Would you return each record that follows word for word, without its pictures?

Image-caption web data
+ + + + + + +
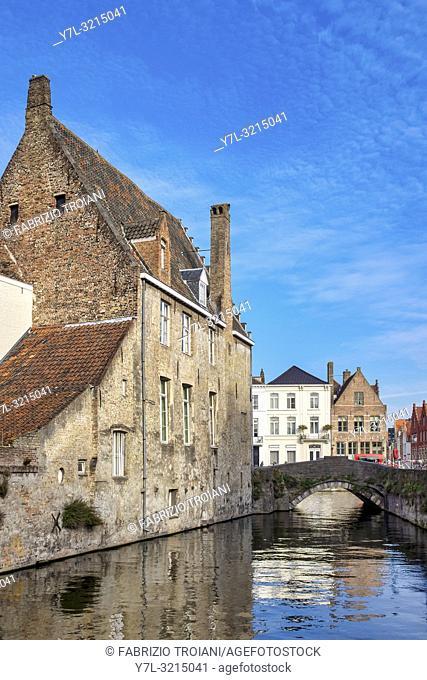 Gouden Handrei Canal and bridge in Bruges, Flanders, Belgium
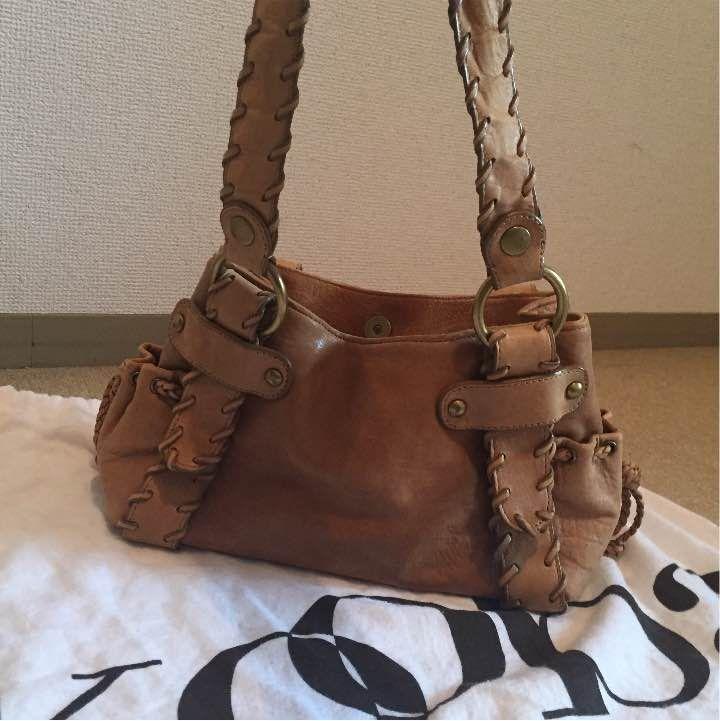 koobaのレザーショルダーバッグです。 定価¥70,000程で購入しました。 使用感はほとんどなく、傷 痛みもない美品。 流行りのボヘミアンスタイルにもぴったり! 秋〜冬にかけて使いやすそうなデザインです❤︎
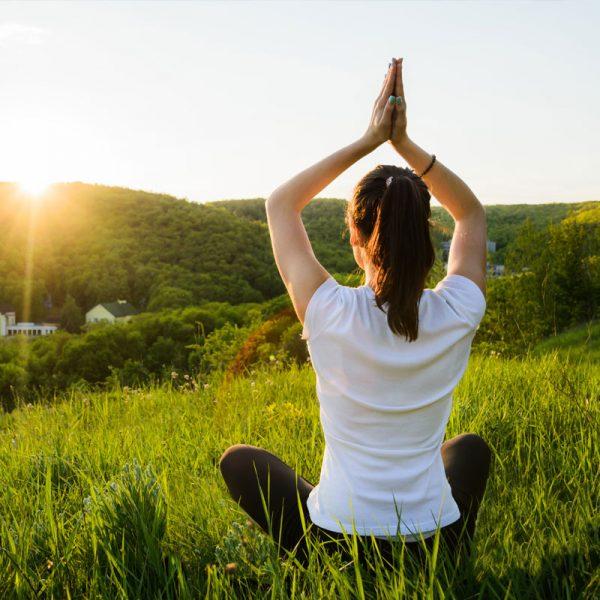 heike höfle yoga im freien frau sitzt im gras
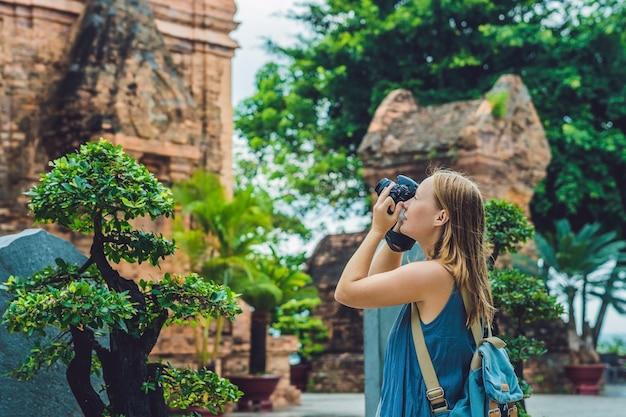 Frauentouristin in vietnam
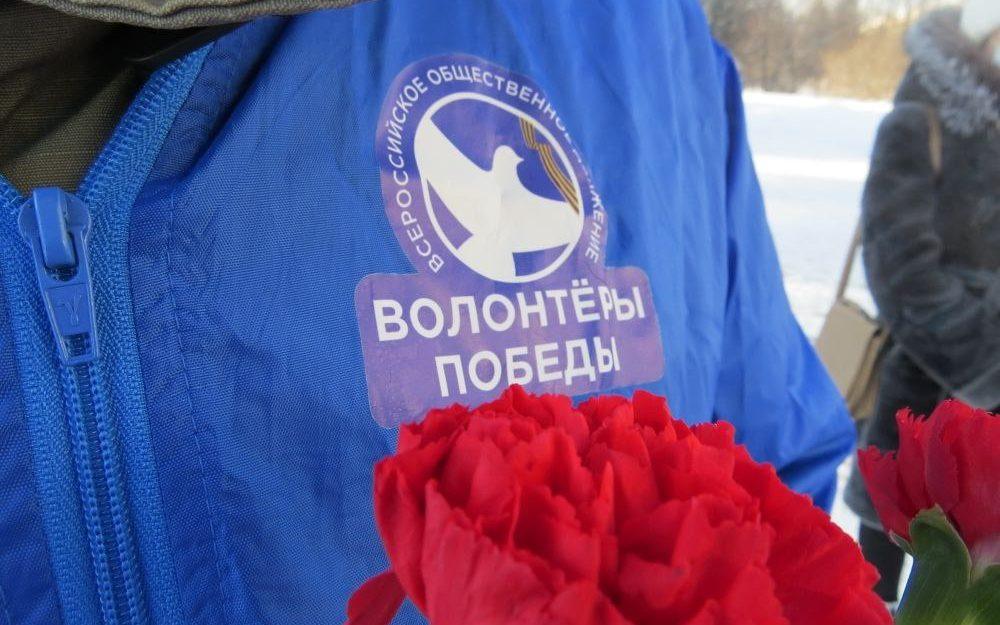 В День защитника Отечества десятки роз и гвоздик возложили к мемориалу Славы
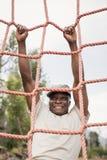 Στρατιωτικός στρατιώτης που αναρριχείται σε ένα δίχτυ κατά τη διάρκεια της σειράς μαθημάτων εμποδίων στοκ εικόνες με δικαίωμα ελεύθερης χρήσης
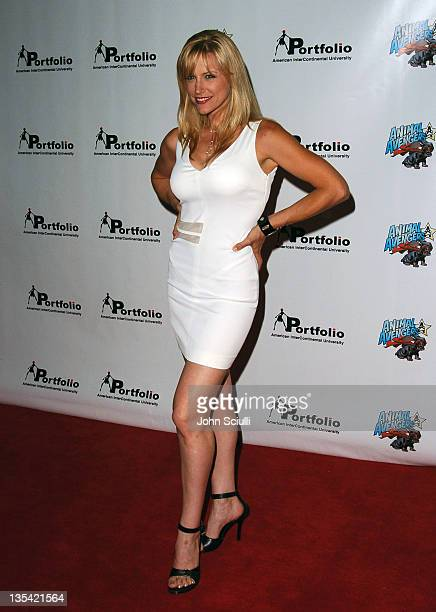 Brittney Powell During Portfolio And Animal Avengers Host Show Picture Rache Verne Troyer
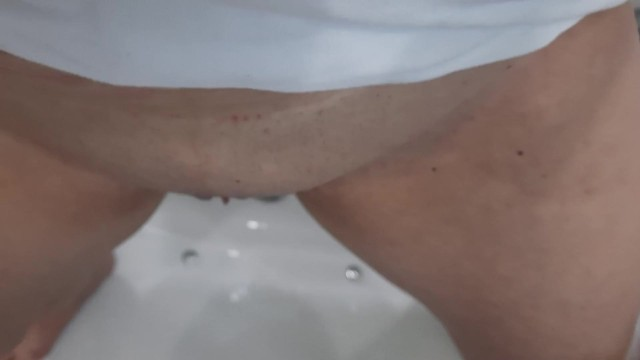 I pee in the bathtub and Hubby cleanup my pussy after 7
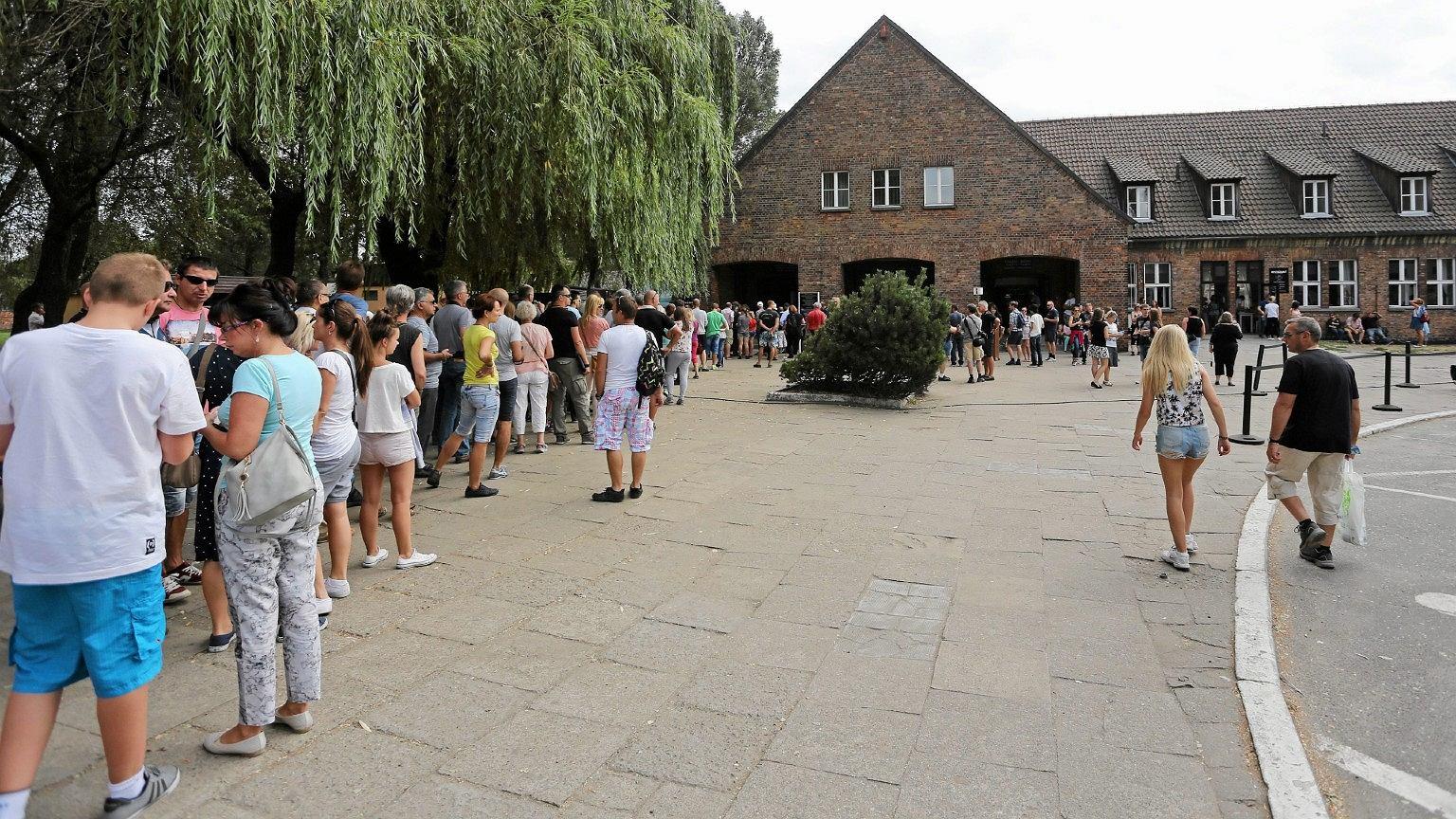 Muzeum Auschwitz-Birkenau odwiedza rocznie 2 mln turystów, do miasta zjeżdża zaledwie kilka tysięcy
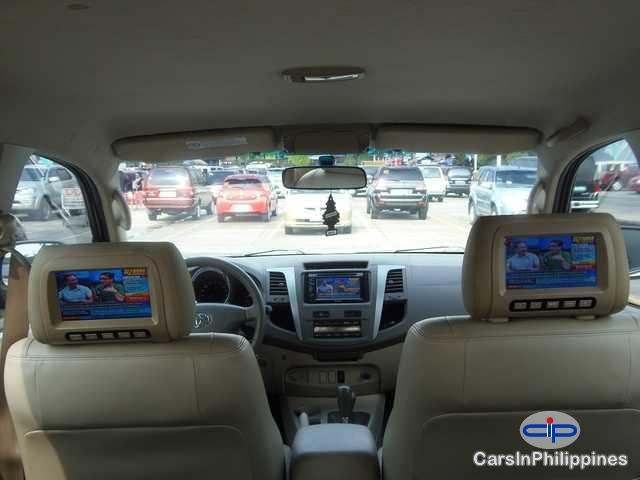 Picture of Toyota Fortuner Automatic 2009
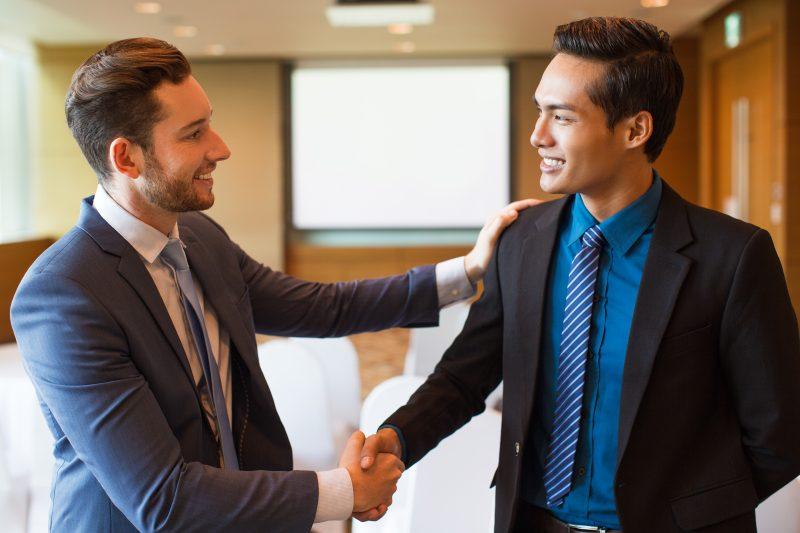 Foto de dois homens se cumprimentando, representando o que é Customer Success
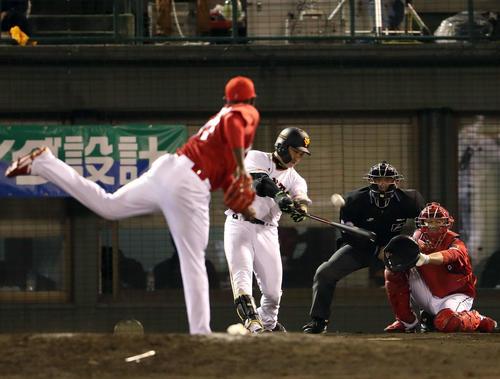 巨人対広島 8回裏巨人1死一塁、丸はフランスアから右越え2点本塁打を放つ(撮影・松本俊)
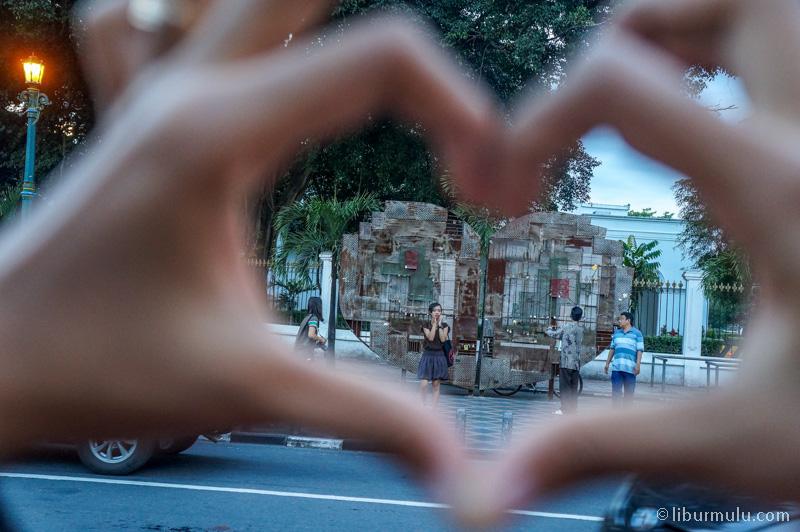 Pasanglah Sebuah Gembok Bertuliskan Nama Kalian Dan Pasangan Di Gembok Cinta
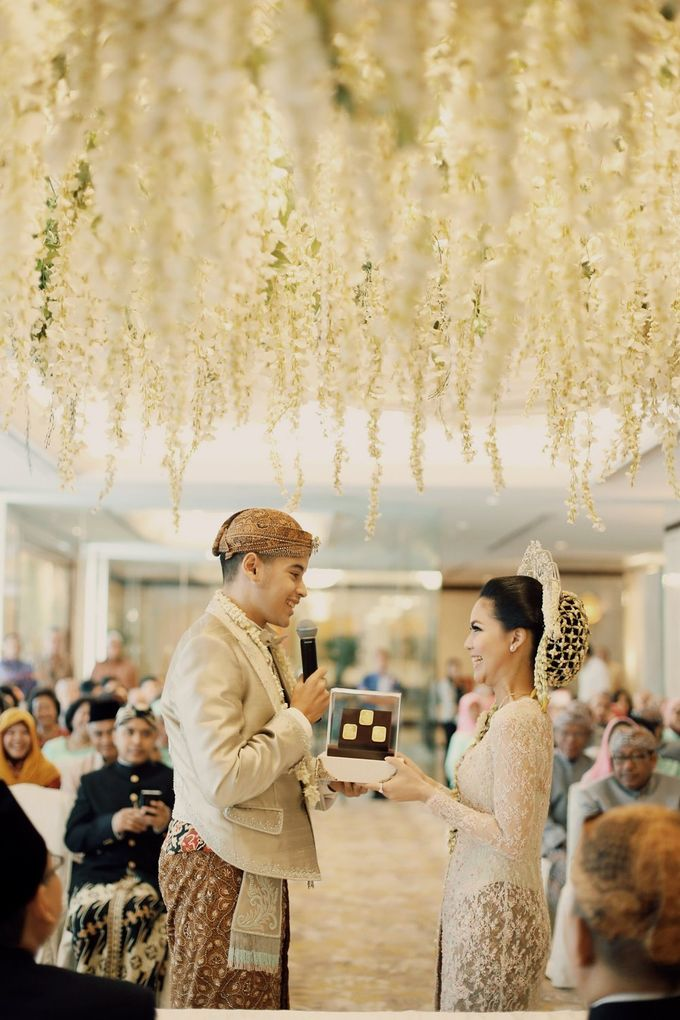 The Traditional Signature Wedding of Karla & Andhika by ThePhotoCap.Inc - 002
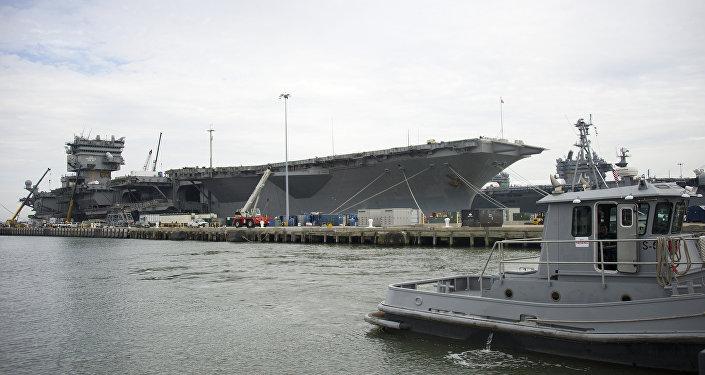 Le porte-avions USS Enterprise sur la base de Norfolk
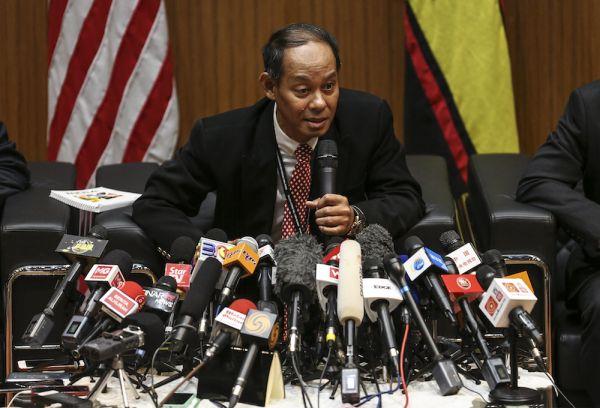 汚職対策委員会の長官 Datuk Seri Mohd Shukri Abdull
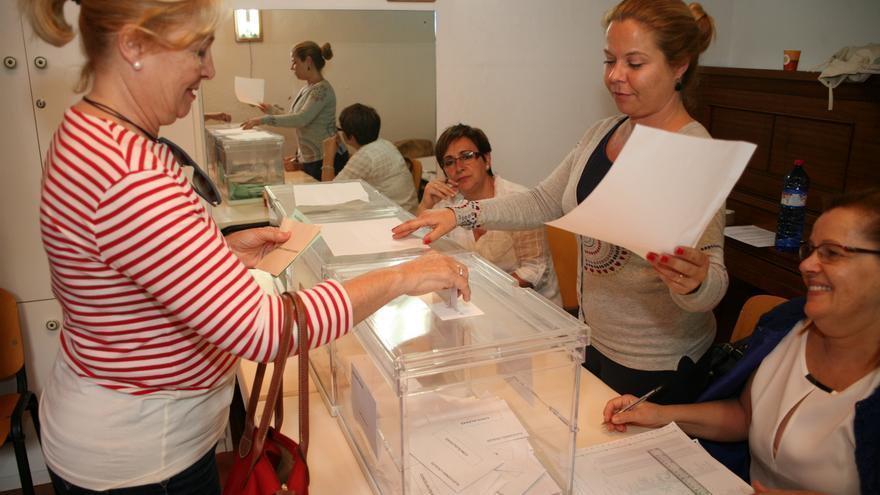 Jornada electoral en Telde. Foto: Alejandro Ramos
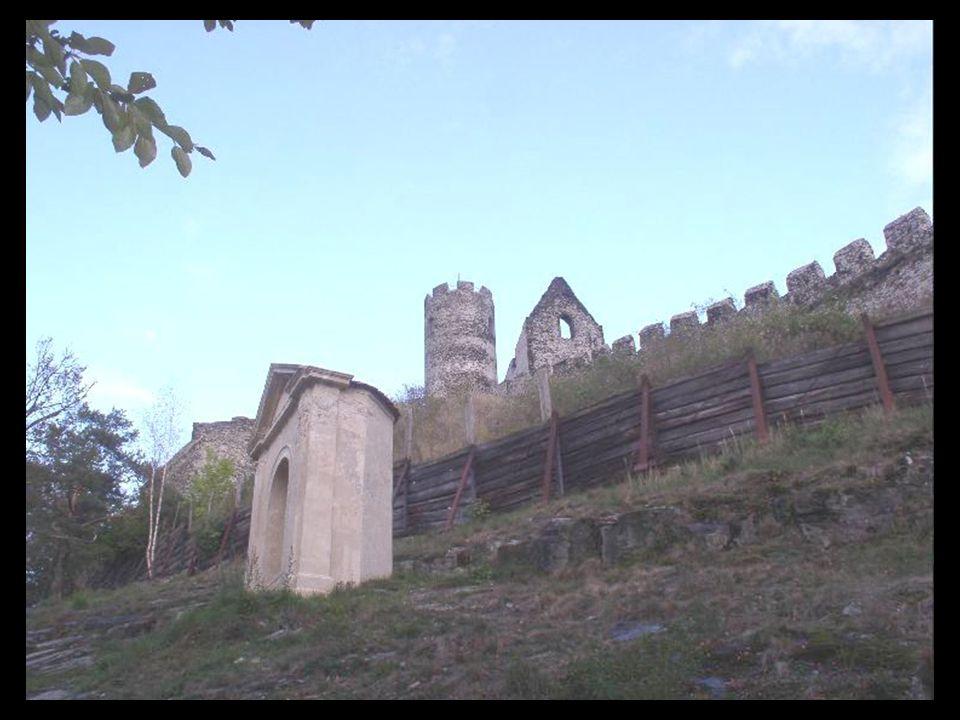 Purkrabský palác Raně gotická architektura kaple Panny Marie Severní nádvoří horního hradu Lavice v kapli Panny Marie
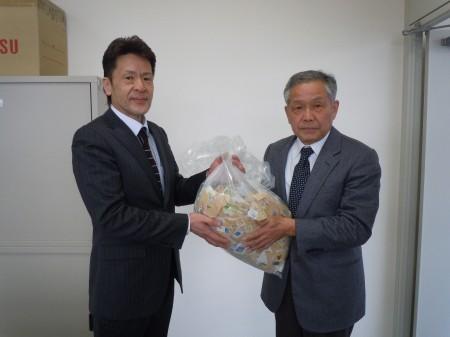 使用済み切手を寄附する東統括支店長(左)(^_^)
+ + + + + + +
Solution below ->
 Gouden Handrei Canal and bridge in Bruges, Flanders, Belgium
 koobaのレザーショルダーバッグです。 定価¥70,000程で購入しました。 使用感はほとんどなく、傷 痛みもない美品。 流行りのボヘミアンスタイルにもぴったり! 秋〜冬にかけて使いやすそうなデザインです❤︎
 heike höfle yoga im freien frau sitzt im gras
 Frauentouristin in vietnam
 В День защитника Отечества десятки роз и гвоздик возложили к мемориалу Славы
 Στρατιωτικός στρατιώτης που αναρριχείται σε ένα δίχτυ κατά τη διάρκεια της σειράς μαθημάτων εμποδίων στοκ εικόνες με δικαίωμα ελεύθερης χρήσης
 Brittney Powell During Portfolio And Animal Avengers Host Show Picture Rache Verne Troyer
 I pee in the bathtub and Hubby cleanup my pussy after 7
 Muzeum Auschwitz-Birkenau odwiedza rocznie 2 mln turystów, do miasta zjeżdża zaledwie kilka tysięcy
 Picture of Toyota Fortuner Automatic 2009
 Foto de dois homens se cumprimentando, representando o que é Customer Success
 巨人対広島 8回裏巨人1死一塁、丸はフランスアから右越え2点本塁打を放つ(撮影・松本俊)
 Pasanglah Sebuah Gembok Bertuliskan Nama Kalian Dan Pasangan Di Gembok Cinta
 The Traditional Signature Wedding of Karla & Andhika by ThePhotoCap.Inc - 002
 Le porte-avions USS Enterprise sur la base de Norfolk
 汚職対策委員会の長官 Datuk Seri Mohd Shukri Abdull
 Jornada electoral en Telde. Foto: Alejandro Ramos
 Purkrabský palác Raně gotická architektura kaple Panny Marie Severní nádvoří horního hradu Lavice v kapli Panny Marie
 使用済み切手を寄附する東統括支店長(左)(^_^)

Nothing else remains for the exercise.